LABUAN BAJO – Ibukota Kabupaten Manggarai Barat, Labuan Bajo, mencatat timbulan sampah mencapai 147,31 ton per hari pada tahun 2025. Dari jumlah tersebut, lebih dari separuh atau 57,16 persen telah berhasil dikelola dengan berbagai sarana yang disiapkan pemerintah daerah.

Kepala Dinas Lingkungan Hidup, Kebersihan, dan Pertanahan Manggarai Barat, Vinsensius Gande, mengungkapkan, Pemkab telah menyediakan sarana memadai untuk mendukung pengelolaan sampah, seperti 10 dump truck, 7 arm roll roda enam (satu compactor truck rusak), dan 13 motor roda tiga untuk wilayah sulit dijangkau.

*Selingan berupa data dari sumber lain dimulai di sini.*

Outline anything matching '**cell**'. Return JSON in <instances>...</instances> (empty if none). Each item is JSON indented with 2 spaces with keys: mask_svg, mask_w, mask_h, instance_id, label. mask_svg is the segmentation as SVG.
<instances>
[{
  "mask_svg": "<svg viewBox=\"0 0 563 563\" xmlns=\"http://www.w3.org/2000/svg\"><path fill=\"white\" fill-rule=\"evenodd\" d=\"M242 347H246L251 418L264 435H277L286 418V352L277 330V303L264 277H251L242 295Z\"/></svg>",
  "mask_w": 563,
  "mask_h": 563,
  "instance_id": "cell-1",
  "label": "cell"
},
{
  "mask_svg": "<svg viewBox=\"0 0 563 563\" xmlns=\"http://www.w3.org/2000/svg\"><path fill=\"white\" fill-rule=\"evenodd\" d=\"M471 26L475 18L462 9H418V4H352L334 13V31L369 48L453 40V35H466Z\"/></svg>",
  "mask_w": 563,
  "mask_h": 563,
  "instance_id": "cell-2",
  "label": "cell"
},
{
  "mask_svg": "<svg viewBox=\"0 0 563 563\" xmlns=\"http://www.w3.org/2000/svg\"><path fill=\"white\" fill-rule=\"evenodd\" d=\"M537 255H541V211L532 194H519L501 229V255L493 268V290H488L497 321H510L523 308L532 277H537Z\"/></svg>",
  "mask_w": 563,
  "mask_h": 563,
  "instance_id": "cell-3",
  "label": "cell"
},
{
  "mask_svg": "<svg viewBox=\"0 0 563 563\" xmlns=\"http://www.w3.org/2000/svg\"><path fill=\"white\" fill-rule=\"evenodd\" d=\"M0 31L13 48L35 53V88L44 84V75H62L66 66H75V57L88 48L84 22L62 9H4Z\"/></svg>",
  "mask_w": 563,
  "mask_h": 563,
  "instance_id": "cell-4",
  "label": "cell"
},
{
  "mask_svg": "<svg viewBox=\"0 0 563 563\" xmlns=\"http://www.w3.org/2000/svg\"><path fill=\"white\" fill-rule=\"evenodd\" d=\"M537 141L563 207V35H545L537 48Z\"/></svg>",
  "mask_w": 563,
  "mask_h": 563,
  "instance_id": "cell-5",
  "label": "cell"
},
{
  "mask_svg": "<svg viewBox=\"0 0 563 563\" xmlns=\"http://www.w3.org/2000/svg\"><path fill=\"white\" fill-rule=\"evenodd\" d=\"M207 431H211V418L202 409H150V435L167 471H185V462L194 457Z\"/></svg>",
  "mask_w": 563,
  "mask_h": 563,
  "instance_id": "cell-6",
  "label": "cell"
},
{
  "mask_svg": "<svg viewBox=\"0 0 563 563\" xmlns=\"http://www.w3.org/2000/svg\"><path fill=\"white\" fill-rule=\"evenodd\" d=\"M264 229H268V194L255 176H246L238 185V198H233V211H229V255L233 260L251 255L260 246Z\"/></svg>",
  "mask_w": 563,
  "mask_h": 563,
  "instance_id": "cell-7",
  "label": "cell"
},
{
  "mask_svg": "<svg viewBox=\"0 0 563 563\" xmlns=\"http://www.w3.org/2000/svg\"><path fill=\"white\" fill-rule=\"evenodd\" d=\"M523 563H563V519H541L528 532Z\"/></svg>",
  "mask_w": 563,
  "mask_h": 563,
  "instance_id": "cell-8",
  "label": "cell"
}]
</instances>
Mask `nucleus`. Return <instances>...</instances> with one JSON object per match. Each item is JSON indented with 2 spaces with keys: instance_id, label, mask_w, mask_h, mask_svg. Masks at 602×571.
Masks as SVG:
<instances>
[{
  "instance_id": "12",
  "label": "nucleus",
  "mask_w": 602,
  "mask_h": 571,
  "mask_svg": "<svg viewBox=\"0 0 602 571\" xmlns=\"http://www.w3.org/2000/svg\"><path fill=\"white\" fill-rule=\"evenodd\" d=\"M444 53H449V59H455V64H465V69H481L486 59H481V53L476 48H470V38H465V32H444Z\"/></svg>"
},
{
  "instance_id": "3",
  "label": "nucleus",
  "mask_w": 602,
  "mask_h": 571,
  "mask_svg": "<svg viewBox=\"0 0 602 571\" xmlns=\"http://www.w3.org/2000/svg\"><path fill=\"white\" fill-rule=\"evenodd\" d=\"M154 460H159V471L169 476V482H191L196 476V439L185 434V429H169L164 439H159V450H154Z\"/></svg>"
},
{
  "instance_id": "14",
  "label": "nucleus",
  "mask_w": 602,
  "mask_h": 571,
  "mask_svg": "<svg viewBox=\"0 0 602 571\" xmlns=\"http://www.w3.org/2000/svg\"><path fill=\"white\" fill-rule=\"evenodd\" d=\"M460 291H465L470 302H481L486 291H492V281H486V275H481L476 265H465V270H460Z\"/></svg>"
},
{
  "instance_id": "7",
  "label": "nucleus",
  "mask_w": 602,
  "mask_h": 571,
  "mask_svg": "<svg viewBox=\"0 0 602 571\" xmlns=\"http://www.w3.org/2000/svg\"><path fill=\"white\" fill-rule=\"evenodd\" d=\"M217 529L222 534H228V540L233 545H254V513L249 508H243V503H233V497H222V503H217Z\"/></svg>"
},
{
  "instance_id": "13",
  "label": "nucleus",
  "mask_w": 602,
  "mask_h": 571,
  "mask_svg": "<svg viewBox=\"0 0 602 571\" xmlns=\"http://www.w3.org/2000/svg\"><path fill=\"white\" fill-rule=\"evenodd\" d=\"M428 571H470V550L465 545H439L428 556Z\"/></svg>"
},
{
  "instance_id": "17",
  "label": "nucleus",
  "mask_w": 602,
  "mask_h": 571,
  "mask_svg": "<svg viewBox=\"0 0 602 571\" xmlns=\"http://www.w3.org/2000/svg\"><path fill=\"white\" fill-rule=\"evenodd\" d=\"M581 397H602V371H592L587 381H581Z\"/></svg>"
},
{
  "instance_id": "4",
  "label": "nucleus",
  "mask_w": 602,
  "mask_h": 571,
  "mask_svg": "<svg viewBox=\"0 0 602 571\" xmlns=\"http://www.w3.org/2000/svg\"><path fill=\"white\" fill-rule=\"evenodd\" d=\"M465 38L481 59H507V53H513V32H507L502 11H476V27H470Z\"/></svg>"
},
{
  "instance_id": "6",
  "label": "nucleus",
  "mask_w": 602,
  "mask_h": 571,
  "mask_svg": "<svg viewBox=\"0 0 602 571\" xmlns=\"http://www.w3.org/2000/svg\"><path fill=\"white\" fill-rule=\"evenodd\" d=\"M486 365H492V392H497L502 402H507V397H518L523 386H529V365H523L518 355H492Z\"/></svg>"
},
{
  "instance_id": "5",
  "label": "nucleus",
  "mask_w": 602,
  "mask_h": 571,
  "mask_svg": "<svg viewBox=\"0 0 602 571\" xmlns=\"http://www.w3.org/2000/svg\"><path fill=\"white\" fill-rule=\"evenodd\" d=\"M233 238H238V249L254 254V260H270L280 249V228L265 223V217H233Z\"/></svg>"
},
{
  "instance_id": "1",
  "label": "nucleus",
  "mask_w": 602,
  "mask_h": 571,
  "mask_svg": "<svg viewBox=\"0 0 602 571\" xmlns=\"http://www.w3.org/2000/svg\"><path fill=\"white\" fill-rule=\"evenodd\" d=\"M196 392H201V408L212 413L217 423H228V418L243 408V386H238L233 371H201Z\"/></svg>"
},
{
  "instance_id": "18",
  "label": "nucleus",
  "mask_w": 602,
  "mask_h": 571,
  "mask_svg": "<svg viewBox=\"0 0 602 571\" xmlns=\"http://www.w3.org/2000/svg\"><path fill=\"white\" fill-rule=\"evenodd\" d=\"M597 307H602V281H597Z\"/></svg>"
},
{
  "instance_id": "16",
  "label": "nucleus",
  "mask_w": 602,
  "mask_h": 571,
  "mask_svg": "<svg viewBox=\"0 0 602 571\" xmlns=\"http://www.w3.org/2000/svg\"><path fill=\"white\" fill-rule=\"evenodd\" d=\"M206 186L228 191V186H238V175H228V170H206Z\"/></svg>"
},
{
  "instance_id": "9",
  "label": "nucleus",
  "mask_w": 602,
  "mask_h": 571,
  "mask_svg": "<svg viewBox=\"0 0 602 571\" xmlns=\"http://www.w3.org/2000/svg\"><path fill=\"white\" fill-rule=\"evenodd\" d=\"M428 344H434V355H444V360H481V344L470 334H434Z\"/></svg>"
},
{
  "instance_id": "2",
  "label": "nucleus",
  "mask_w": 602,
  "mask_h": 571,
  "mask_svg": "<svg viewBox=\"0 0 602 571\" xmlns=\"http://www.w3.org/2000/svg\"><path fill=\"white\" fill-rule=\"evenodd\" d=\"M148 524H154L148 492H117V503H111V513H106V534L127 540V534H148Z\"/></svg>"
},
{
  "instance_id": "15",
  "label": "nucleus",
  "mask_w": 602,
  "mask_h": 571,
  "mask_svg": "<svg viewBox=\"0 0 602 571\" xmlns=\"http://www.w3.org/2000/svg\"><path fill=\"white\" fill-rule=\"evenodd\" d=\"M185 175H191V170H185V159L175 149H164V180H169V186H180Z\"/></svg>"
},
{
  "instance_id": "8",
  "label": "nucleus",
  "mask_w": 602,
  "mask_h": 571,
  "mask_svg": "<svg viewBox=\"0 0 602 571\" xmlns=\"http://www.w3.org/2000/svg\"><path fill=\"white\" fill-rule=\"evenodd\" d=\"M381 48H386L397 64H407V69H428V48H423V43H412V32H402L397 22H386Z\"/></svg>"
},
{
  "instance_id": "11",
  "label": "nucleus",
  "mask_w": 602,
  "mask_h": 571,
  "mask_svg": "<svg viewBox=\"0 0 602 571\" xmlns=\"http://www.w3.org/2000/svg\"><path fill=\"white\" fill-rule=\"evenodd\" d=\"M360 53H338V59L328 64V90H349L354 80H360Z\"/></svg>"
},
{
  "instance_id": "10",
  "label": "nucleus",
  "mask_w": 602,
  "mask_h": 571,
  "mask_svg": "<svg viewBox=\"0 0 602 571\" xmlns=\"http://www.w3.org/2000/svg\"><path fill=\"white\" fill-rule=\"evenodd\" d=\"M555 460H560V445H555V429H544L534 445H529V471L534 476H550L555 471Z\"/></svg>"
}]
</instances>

Di Tempat Pembuangan Akhir (TPA) Warloka, tersedia fasilitas modern berupa landfill, excavator, hanggar alat berat, dua incenerator, serta alat berat lain untuk mendukung pengelolaan sampah.

Selain itu, Pemkab membangun 12 Tempat Penampungan Sementara (TPS) dan 3 TPS3R di lokasi strategis seperti pasar, pelabuhan, bandara, PDU Labuan Bajo, IWP Wae Kelambu, dan KSU Sampah Komodo.

Berdasarkan analisis, rumah tangga menjadi penyumbang sampah terbesar (45 persen), diikuti sektor komersial (25 persen) dan pariwisata (15 persen). Dari segi jenis sampah, sampah organik mendominasi (55 persen atau 80,81 ton/hari), diikuti plastik (25 persen atau 36,37 ton/hari).

Untuk mendukung pengelolaan lebih efektif, pemerintah akan mengevaluasi metode retribusi sampah untuk hotel, dari estimasi menjadi pengukuran langsung. Tarif retribusi ditetapkan Rp980.000 per kubik sesuai Perda Nomor 6 Tahun 2023, sementara rumah tangga dikenakan tarif berdasarkan meteran listrik mulai Rp3.000 hingga Rp49.000 per bulan.

Vinsensius menegaskan, visi Pemkab Manggarai Barat adalah menjadikan daerah bersih, hijau, dan berkelanjutan. Pihaknya berkomitmen meningkatkan sistem pengelolaan, edukasi masyarakat, serta fasilitas pendukung pengelolaan sampah.